Todd McCarthy in the Hollywood Reporter says Sorkin’s “overdue” directorial debut “entertains and makes you lean in to absorb every detail of this wild tale”. The critic says Sorkin specialises in “finding ways to tell dense and complicated stories about fascinating real-life contemporary figures”.
Molly’s Game boasts a stellar cast to help tell the story and McCarthy predicts sophisticated audiences “will eat it up”.
Peter Debruge in Variety says Sorkin “talks a good game” and it is no surprise his directorial debut is “a series of mile-a-minute monologues”. The critic argues that Sorkin subscribes to a philosophy of “tell more, tell it faster” and then re-tell it in different words for added effect, but says the “strategy works wonders”.

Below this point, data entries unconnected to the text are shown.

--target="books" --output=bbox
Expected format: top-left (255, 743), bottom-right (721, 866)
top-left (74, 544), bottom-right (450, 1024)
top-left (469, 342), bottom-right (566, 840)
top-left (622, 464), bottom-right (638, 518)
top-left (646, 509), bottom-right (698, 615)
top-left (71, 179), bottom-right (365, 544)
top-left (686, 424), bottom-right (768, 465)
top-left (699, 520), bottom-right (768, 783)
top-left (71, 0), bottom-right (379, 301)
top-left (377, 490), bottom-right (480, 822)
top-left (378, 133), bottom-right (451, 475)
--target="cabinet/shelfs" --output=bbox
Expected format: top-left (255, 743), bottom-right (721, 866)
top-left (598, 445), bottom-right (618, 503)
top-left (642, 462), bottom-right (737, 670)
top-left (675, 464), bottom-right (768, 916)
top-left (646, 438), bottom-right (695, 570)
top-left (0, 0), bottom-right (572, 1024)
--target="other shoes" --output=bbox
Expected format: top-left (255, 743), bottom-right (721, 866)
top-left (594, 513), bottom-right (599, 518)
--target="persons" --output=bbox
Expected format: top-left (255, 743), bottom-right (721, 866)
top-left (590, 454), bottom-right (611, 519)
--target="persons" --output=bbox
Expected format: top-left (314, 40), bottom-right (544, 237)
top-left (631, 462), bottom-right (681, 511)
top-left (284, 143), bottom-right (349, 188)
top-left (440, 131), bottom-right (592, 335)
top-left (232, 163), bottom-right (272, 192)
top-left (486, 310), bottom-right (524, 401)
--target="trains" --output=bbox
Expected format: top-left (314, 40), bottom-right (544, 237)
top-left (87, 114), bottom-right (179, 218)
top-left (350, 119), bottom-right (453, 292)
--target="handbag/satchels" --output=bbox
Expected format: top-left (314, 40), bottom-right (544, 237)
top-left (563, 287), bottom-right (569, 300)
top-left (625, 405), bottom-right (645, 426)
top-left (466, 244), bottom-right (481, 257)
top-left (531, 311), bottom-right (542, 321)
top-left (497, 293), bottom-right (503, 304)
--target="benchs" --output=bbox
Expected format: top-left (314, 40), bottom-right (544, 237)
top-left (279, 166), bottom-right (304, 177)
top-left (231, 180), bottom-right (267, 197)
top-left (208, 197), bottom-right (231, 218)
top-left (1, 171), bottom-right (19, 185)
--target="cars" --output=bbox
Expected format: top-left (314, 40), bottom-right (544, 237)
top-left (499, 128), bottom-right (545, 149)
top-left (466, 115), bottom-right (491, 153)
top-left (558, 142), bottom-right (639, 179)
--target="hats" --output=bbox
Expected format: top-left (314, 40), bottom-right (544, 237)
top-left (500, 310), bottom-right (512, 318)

Molly’s Game is surprisingly cinematic and “delivers one of the screen’s great female parts”, Debruge wrote.
Jessica Chastain has nabbed one of the year’s best female roles in this “great poker procedural” but Alison Wilmore in Buzzfeed says the film also raises the question of what makes a great female protagonist.
The critic admits Molly is “smart, capable, bold, and complex”, but criticises the need to emphasise that Molly is also good, “as if that were remotely relevant”. In trying to affirm Molly’s value, the film “relieves her of her agency and most intriguing qualities”, says Wilmore.
Benjamin Lee in The Guardian criticises Sorkin for trying to dominate by taking on both the writer and director roles. The critic admits that his choice of subject, Molly Bloom, is an initial surprise because Sorkin’s track record of writing female characters has been “patchy”.
Lee says Sorkin is “clearly spellbound” by his subject and the details of her, admittedly, impressive life. But the critic complains that Chastain’s “overstuffed, overwritten voice-over” lacks the sass to turn Bloom into “the Erin Brockovich-style figure that Sorkin seems to see” and that “the scenes that should sizzle tend to fizzle out instead”.